As a compulsive news junkie, I have spent countless hours listening to the political flacks and pundits spin events within seconds of their occurrence. No happening is too important, too serious, too elevated to be trivialized by their inane speculations and self-serving interpretations. On this Christmas Eve [big play for "eve" in the NY TIMES crossword puzzle today], I find myself wondering what the spin doctors would have made of the birth of Jesus.
"This could turn out to be a real boon for the Pharisees if they play their cards right."
"I have just received a tweet from an anonymous source who says Joseph and Mary are not married. Maybe that is why they were denied a place at the inn."
"Later today we will be airing a twelve hour marathon program devoted entirely to exploring in depth the role that the media played in the impregnation of Mary."
"Peter Hart is with us by satellite phone. Peter, you have just done a focus group with some shepherds watching their flocks. What do they have to say about the birth?" "Well, Chris, as your old mentor Tip O'Neil used to say, all politics are local. The shepherds want to know, Is it good for the Jews?"
These and other irreverent thoughts went through my head as I sat in my living room at seven a.m. this morning, delaying my morning walk long enough to see the health care reform bill pass the Senate by an historic 60-39 vote [I have not been able to find out which Republican missed the vote.] Sure enough, no sooner had Vice President Joe Biden, in his role as presiding officer, announced the vote than the MSNBC and CNN talking heads started "interpreting" it for those of us presumably unable to recognize an historic moment when we see one. Right away, the mainstream media types started predicting that the victory would cost the Democrats seats next November, that the bill would be hard to "sell" to the American people, that the defection of a deeply conservative Southern Democrat betokened hard times ahead for Obama.
A little reality check, please. Obama ran on health care reform, he made health care reform his number one priority in his first year as President, he stuck to health care reform even while attempting to pull America back from the brink of a second Great Depression, and he is now one conference report away from delivering health care reform. As he himself said, "I may not be the first President to attempt health care reform, but I will be the last."
If Bush Two or Bush One or Reagan or Ford or Nixon had delivered a legislation triumph of this magnitude, the commentators would be falling over themselves announcing The Second Coming. [They still talk about Reagan that way, despite the fact that his presidency was an unrelieved disaster for the America people.]

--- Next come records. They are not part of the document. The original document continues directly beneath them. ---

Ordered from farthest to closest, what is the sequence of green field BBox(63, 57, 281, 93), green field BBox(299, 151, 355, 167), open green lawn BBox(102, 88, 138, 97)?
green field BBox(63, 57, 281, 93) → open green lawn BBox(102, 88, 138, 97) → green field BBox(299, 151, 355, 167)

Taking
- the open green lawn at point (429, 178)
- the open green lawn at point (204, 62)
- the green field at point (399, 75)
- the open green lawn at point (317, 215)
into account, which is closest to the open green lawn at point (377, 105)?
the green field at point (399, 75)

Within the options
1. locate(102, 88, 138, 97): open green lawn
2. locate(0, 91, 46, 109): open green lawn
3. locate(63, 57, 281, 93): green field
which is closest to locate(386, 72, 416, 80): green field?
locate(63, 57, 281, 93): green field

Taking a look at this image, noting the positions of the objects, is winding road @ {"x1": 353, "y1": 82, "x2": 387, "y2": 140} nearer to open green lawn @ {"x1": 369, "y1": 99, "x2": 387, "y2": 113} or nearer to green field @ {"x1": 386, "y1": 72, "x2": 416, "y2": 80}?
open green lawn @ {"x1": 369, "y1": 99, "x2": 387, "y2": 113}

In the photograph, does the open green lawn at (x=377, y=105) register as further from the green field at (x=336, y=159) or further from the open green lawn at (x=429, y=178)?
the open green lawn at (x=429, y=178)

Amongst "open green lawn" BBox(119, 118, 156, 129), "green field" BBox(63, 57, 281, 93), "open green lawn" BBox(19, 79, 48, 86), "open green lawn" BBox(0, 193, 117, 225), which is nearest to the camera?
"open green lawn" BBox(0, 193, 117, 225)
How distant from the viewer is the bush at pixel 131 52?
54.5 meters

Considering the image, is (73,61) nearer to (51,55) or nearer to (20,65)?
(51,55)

So let us all take a deep breath and spend tomorrow reflecting on what has just been achieved. I shall go into hibernation until the conference reconciliation is completed and Pelosi and Reid have mustered, for the last time, the votes needed to pass this huge bill. Then, barely pausing for celebration, Obama and Congress will pivot to the creation of jobs, and devoted their energies to jump-starting an economic recovery.